Bern
Region Bern

Tausende Anarchisten treffen sich im Berner Jura

Während fünf Tagen

Tausende Anarchisten treffen sich im Berner Jura

· Online seit 04.07.2023, 09:17 Uhr
Mehrere tausend Anarchistinnen und Anarchisten werden ab dem 19. Juli in St-Imier erwartet. Das Städtchen im Berner Jura gilt als Wiege der anarchistischen Bewegung, denn hier ging 1872 die erste Antiautoritäre Internationale über die Bühne.
Anzeige

«Wir erwarten zwischen 2500 und 4000 Personen», sagte ein Mitglied des Organisationskomitees Anarchy2023 der Nachrichtenagentur Keystone-SDA. «Da wir keine Anmeldung verlangen, wissen wir nicht, wie viele es genau sein werden.»

Die Veranstaltung sei entsprechend organisiert. «Sie ist anpassungsfähig und modulierbar», erklärte der Aktivist. Dauern soll sie fünf Tage lang. St-Imier mit seinen 5200 Einwohnerinnen und Einwohnern bereitet sich seit Monaten auf den Grossanlass vor. Die meisten öffentlichen Gebäude würden für Workshops, Podien und Veranstaltungen aller Art genutzt, sagte Bürgermeister Corentin Jeanneret.

Von der Veranstaltungshalle bis zur regionalen Eislaufbahn – überall wird der Geist der anarchistischen Bewegung präsent sein.

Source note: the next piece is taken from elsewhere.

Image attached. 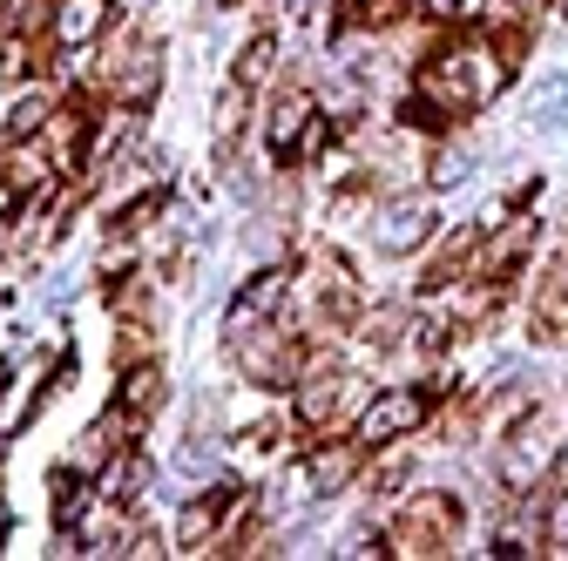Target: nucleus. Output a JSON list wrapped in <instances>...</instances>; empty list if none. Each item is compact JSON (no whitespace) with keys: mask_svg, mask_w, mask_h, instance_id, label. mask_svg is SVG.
Instances as JSON below:
<instances>
[{"mask_svg":"<svg viewBox=\"0 0 568 561\" xmlns=\"http://www.w3.org/2000/svg\"><path fill=\"white\" fill-rule=\"evenodd\" d=\"M176 467H183V473H203V467H210V453H203V447H196V440H190V447H183V453H176Z\"/></svg>","mask_w":568,"mask_h":561,"instance_id":"23","label":"nucleus"},{"mask_svg":"<svg viewBox=\"0 0 568 561\" xmlns=\"http://www.w3.org/2000/svg\"><path fill=\"white\" fill-rule=\"evenodd\" d=\"M305 129H312V102H305V95H284V102L264 115V143H271V156L292 163L298 143H305Z\"/></svg>","mask_w":568,"mask_h":561,"instance_id":"10","label":"nucleus"},{"mask_svg":"<svg viewBox=\"0 0 568 561\" xmlns=\"http://www.w3.org/2000/svg\"><path fill=\"white\" fill-rule=\"evenodd\" d=\"M264 75H277V41H271V34L244 41V54H237V82H244V89H257Z\"/></svg>","mask_w":568,"mask_h":561,"instance_id":"15","label":"nucleus"},{"mask_svg":"<svg viewBox=\"0 0 568 561\" xmlns=\"http://www.w3.org/2000/svg\"><path fill=\"white\" fill-rule=\"evenodd\" d=\"M535 109H541V122H561V109H568V82H541V89H535Z\"/></svg>","mask_w":568,"mask_h":561,"instance_id":"19","label":"nucleus"},{"mask_svg":"<svg viewBox=\"0 0 568 561\" xmlns=\"http://www.w3.org/2000/svg\"><path fill=\"white\" fill-rule=\"evenodd\" d=\"M548 460H555V427L528 412L521 427H508V440H501V460H494V467H501V480L515 487V494H535V487H541V473H548Z\"/></svg>","mask_w":568,"mask_h":561,"instance_id":"4","label":"nucleus"},{"mask_svg":"<svg viewBox=\"0 0 568 561\" xmlns=\"http://www.w3.org/2000/svg\"><path fill=\"white\" fill-rule=\"evenodd\" d=\"M426 406H434V392H419V386H393V392L366 399V412H359V440H366V447H399L406 434H419Z\"/></svg>","mask_w":568,"mask_h":561,"instance_id":"5","label":"nucleus"},{"mask_svg":"<svg viewBox=\"0 0 568 561\" xmlns=\"http://www.w3.org/2000/svg\"><path fill=\"white\" fill-rule=\"evenodd\" d=\"M129 541H135V528H129L122 508H95V514L82 521V548H89V554H129Z\"/></svg>","mask_w":568,"mask_h":561,"instance_id":"13","label":"nucleus"},{"mask_svg":"<svg viewBox=\"0 0 568 561\" xmlns=\"http://www.w3.org/2000/svg\"><path fill=\"white\" fill-rule=\"evenodd\" d=\"M419 14H426V21H454L460 0H419Z\"/></svg>","mask_w":568,"mask_h":561,"instance_id":"22","label":"nucleus"},{"mask_svg":"<svg viewBox=\"0 0 568 561\" xmlns=\"http://www.w3.org/2000/svg\"><path fill=\"white\" fill-rule=\"evenodd\" d=\"M467 176V150H447L440 163H434V183H460Z\"/></svg>","mask_w":568,"mask_h":561,"instance_id":"20","label":"nucleus"},{"mask_svg":"<svg viewBox=\"0 0 568 561\" xmlns=\"http://www.w3.org/2000/svg\"><path fill=\"white\" fill-rule=\"evenodd\" d=\"M440 231V210H434V196H419V190H406V196H386L379 203V217H373V251H386V257H406V251H419L426 237Z\"/></svg>","mask_w":568,"mask_h":561,"instance_id":"3","label":"nucleus"},{"mask_svg":"<svg viewBox=\"0 0 568 561\" xmlns=\"http://www.w3.org/2000/svg\"><path fill=\"white\" fill-rule=\"evenodd\" d=\"M548 541H555V548H568V494L548 508Z\"/></svg>","mask_w":568,"mask_h":561,"instance_id":"21","label":"nucleus"},{"mask_svg":"<svg viewBox=\"0 0 568 561\" xmlns=\"http://www.w3.org/2000/svg\"><path fill=\"white\" fill-rule=\"evenodd\" d=\"M528 251H535V224H528V217H515L501 237H494V244L480 251V277H508V271H515Z\"/></svg>","mask_w":568,"mask_h":561,"instance_id":"12","label":"nucleus"},{"mask_svg":"<svg viewBox=\"0 0 568 561\" xmlns=\"http://www.w3.org/2000/svg\"><path fill=\"white\" fill-rule=\"evenodd\" d=\"M109 14H115V0H61L48 41H54V48H89V41H102Z\"/></svg>","mask_w":568,"mask_h":561,"instance_id":"8","label":"nucleus"},{"mask_svg":"<svg viewBox=\"0 0 568 561\" xmlns=\"http://www.w3.org/2000/svg\"><path fill=\"white\" fill-rule=\"evenodd\" d=\"M122 406L142 419V412H150V406H163V373L156 366H135L129 379H122Z\"/></svg>","mask_w":568,"mask_h":561,"instance_id":"14","label":"nucleus"},{"mask_svg":"<svg viewBox=\"0 0 568 561\" xmlns=\"http://www.w3.org/2000/svg\"><path fill=\"white\" fill-rule=\"evenodd\" d=\"M95 82H102L122 109H142V102L163 89V48H156L150 34L122 28V34L102 48V61H95Z\"/></svg>","mask_w":568,"mask_h":561,"instance_id":"1","label":"nucleus"},{"mask_svg":"<svg viewBox=\"0 0 568 561\" xmlns=\"http://www.w3.org/2000/svg\"><path fill=\"white\" fill-rule=\"evenodd\" d=\"M48 122V102L41 95H28V102H14V115H8V143H28V135Z\"/></svg>","mask_w":568,"mask_h":561,"instance_id":"18","label":"nucleus"},{"mask_svg":"<svg viewBox=\"0 0 568 561\" xmlns=\"http://www.w3.org/2000/svg\"><path fill=\"white\" fill-rule=\"evenodd\" d=\"M224 514H231V487H217V494H196V501L183 508V528H176V541H183V548L217 541V534H224Z\"/></svg>","mask_w":568,"mask_h":561,"instance_id":"11","label":"nucleus"},{"mask_svg":"<svg viewBox=\"0 0 568 561\" xmlns=\"http://www.w3.org/2000/svg\"><path fill=\"white\" fill-rule=\"evenodd\" d=\"M48 183V163L28 150V143H14L8 150V196H28V190H41Z\"/></svg>","mask_w":568,"mask_h":561,"instance_id":"16","label":"nucleus"},{"mask_svg":"<svg viewBox=\"0 0 568 561\" xmlns=\"http://www.w3.org/2000/svg\"><path fill=\"white\" fill-rule=\"evenodd\" d=\"M237 129H244V82H237V89H224V102H217V150H231V143H237Z\"/></svg>","mask_w":568,"mask_h":561,"instance_id":"17","label":"nucleus"},{"mask_svg":"<svg viewBox=\"0 0 568 561\" xmlns=\"http://www.w3.org/2000/svg\"><path fill=\"white\" fill-rule=\"evenodd\" d=\"M203 8H231V0H203Z\"/></svg>","mask_w":568,"mask_h":561,"instance_id":"24","label":"nucleus"},{"mask_svg":"<svg viewBox=\"0 0 568 561\" xmlns=\"http://www.w3.org/2000/svg\"><path fill=\"white\" fill-rule=\"evenodd\" d=\"M284 305V271H264V277H251V285L237 292V305H231V318H224V338H244V332H257V318H271Z\"/></svg>","mask_w":568,"mask_h":561,"instance_id":"9","label":"nucleus"},{"mask_svg":"<svg viewBox=\"0 0 568 561\" xmlns=\"http://www.w3.org/2000/svg\"><path fill=\"white\" fill-rule=\"evenodd\" d=\"M454 534H460V508L447 494H419L393 521V554H454Z\"/></svg>","mask_w":568,"mask_h":561,"instance_id":"2","label":"nucleus"},{"mask_svg":"<svg viewBox=\"0 0 568 561\" xmlns=\"http://www.w3.org/2000/svg\"><path fill=\"white\" fill-rule=\"evenodd\" d=\"M366 440H325L312 460H305V480H312V494L318 501H332V494H345L352 480H359V467H366Z\"/></svg>","mask_w":568,"mask_h":561,"instance_id":"7","label":"nucleus"},{"mask_svg":"<svg viewBox=\"0 0 568 561\" xmlns=\"http://www.w3.org/2000/svg\"><path fill=\"white\" fill-rule=\"evenodd\" d=\"M352 412H366V386L359 379H345V373H312L305 386H298V419L305 427H318V434H338Z\"/></svg>","mask_w":568,"mask_h":561,"instance_id":"6","label":"nucleus"}]
</instances>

Der radikale Protest soll lebendig bleiben in einer «Welt von Repression, Instrumentalisierung und Kontrolle». Die Teilnehmenden wollen sich auch intensiv mit den Kämpfen befassen, die überall auf der Welt stattfänden, wie es auf der Website heisst. Im Blickfeld sind feministische, ökologische, antifaschistische und antikapitalistische Bewegungen.

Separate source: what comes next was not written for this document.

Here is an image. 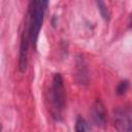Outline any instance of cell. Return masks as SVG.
Wrapping results in <instances>:
<instances>
[{"label":"cell","instance_id":"cell-1","mask_svg":"<svg viewBox=\"0 0 132 132\" xmlns=\"http://www.w3.org/2000/svg\"><path fill=\"white\" fill-rule=\"evenodd\" d=\"M48 100L51 104V113L55 121H61L63 117V111L65 109V101H66V92L64 87V80L60 73H56L53 76Z\"/></svg>","mask_w":132,"mask_h":132},{"label":"cell","instance_id":"cell-2","mask_svg":"<svg viewBox=\"0 0 132 132\" xmlns=\"http://www.w3.org/2000/svg\"><path fill=\"white\" fill-rule=\"evenodd\" d=\"M50 0H31V7L29 10V26H30V41L34 48L37 46V40L40 29L43 24L45 10L48 6Z\"/></svg>","mask_w":132,"mask_h":132},{"label":"cell","instance_id":"cell-3","mask_svg":"<svg viewBox=\"0 0 132 132\" xmlns=\"http://www.w3.org/2000/svg\"><path fill=\"white\" fill-rule=\"evenodd\" d=\"M114 127L118 131L132 130V113L129 107H121L114 110Z\"/></svg>","mask_w":132,"mask_h":132},{"label":"cell","instance_id":"cell-4","mask_svg":"<svg viewBox=\"0 0 132 132\" xmlns=\"http://www.w3.org/2000/svg\"><path fill=\"white\" fill-rule=\"evenodd\" d=\"M30 40V26H29V20L27 23V27L24 30L21 38V44H20V60H19V68L21 72H25L27 68V57H28V45Z\"/></svg>","mask_w":132,"mask_h":132},{"label":"cell","instance_id":"cell-5","mask_svg":"<svg viewBox=\"0 0 132 132\" xmlns=\"http://www.w3.org/2000/svg\"><path fill=\"white\" fill-rule=\"evenodd\" d=\"M92 114H93V120L97 126H104L106 122V116H105V110L104 106L101 103V101L97 100L92 109Z\"/></svg>","mask_w":132,"mask_h":132},{"label":"cell","instance_id":"cell-6","mask_svg":"<svg viewBox=\"0 0 132 132\" xmlns=\"http://www.w3.org/2000/svg\"><path fill=\"white\" fill-rule=\"evenodd\" d=\"M96 3H97V7H98V10L102 16V19L106 22H108L109 20V12H108V8L106 6V3L104 0H96Z\"/></svg>","mask_w":132,"mask_h":132},{"label":"cell","instance_id":"cell-7","mask_svg":"<svg viewBox=\"0 0 132 132\" xmlns=\"http://www.w3.org/2000/svg\"><path fill=\"white\" fill-rule=\"evenodd\" d=\"M75 130L77 132H85V131H90L91 127L89 126L88 122L84 118L78 117L76 119V122H75Z\"/></svg>","mask_w":132,"mask_h":132},{"label":"cell","instance_id":"cell-8","mask_svg":"<svg viewBox=\"0 0 132 132\" xmlns=\"http://www.w3.org/2000/svg\"><path fill=\"white\" fill-rule=\"evenodd\" d=\"M128 89H129V81L128 80H123L118 85V87L116 89V92L119 95H123L128 91Z\"/></svg>","mask_w":132,"mask_h":132},{"label":"cell","instance_id":"cell-9","mask_svg":"<svg viewBox=\"0 0 132 132\" xmlns=\"http://www.w3.org/2000/svg\"><path fill=\"white\" fill-rule=\"evenodd\" d=\"M0 130H1V126H0Z\"/></svg>","mask_w":132,"mask_h":132}]
</instances>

«Respektvoll und friedlich»

Zum Übernachten bieten die Organisatoren einen Campingbereich und einen Schlafsaal an. Zwei Küchen und vier Bars werden in der Gemeinde verteilt sein. Das Zelten und die Workshops sind kostenlos. Das Organisationskomitee stellt nur eine Bedingung: Alles muss respektvoll und friedlich sein.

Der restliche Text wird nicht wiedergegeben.